According to the Director of Treasury at the Bank of Ghana, Steven Opata, the economic fundamentals are good and the BoG is expecting the cedi to bounce back soon.
“If you look at the fiscal situation, it has improved significantly, if you look at the trade account, it’s been very solid. The current account has also been improving. The fundamentals are solid,” he told Accra-based Citi FM.
The general Ghanaian public especially the business community has expressed concern about the recent depreciation of the Cedi and its impact on livelihoods.
Since January 2019, the cedi has reduced in value against the dollar from GHC4.90 to GHC5 and above in some quarters.
This is affecting traders particularly importers who say they are making losses instead of profits.
Vice President Dr Mahamudu Bawumia, who is also the head of the government’s economic team, has been criticised for not being able to save the cedi from depreciating especially when he promised that they will change things when they assume office.
But Mr Opata said that the BoG and the government have put measures in place to help the cedi recover.
“The exchange rate we run in Ghana is a flexible exchange rate regime. The focus should not be on targeting a number because if you do that you may not be getting the whole picture. What are not targeting 5, 6, neither are we targeting 4. What we are looking at is that the currency should not be volatile,” he added.

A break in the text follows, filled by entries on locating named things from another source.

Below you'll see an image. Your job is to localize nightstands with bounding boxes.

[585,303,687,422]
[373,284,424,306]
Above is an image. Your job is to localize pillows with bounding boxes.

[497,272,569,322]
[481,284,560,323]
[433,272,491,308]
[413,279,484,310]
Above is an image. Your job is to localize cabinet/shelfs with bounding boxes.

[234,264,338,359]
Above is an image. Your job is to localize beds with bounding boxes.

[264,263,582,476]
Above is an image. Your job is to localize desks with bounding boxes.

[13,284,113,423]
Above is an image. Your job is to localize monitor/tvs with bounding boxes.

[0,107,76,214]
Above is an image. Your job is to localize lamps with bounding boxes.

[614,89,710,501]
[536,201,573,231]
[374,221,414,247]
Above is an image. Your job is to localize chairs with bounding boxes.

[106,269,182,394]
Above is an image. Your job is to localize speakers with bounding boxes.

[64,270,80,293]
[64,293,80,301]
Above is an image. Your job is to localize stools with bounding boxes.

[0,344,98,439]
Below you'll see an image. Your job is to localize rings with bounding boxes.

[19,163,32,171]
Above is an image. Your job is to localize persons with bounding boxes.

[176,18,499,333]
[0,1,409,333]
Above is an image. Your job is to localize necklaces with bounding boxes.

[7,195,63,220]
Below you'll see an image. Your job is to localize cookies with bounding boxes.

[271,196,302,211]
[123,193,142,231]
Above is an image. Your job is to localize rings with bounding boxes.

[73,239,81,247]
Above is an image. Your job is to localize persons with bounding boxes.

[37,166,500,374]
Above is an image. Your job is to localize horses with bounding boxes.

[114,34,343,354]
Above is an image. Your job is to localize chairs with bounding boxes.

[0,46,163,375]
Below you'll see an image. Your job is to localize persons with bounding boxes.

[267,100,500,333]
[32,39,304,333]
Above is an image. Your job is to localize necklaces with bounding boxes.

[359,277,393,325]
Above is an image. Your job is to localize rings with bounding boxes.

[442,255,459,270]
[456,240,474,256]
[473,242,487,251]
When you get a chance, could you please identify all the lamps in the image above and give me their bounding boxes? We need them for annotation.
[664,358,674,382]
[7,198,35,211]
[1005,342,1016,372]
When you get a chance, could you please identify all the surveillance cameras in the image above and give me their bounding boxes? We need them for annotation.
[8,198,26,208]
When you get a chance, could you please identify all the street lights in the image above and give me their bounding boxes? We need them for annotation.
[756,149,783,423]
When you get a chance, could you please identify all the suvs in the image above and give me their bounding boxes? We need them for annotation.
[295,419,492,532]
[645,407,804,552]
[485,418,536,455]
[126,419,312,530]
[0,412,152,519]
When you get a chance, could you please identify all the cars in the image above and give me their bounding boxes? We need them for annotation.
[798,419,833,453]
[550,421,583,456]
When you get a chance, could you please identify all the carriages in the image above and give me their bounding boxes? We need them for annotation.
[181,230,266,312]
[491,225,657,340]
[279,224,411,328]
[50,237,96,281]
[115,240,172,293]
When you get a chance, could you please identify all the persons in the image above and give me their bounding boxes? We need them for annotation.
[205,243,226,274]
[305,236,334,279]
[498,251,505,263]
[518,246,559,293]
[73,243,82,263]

Meanwhile, Dr. Bawumia’s Economic adviser and spokesperson, Dr Gideon Boako also corroborated Mr Opata’s assertion.
“Given that we have opted for a regime of flexibility, we will see some level of depreciation. What we want is to bring some level of stability to slow the depreciation rate…I’m not saying that at GHc5 to the dollar, market players won’t lose money but with a stable rate of 3% instead of an uncertain rate, people can then plan.”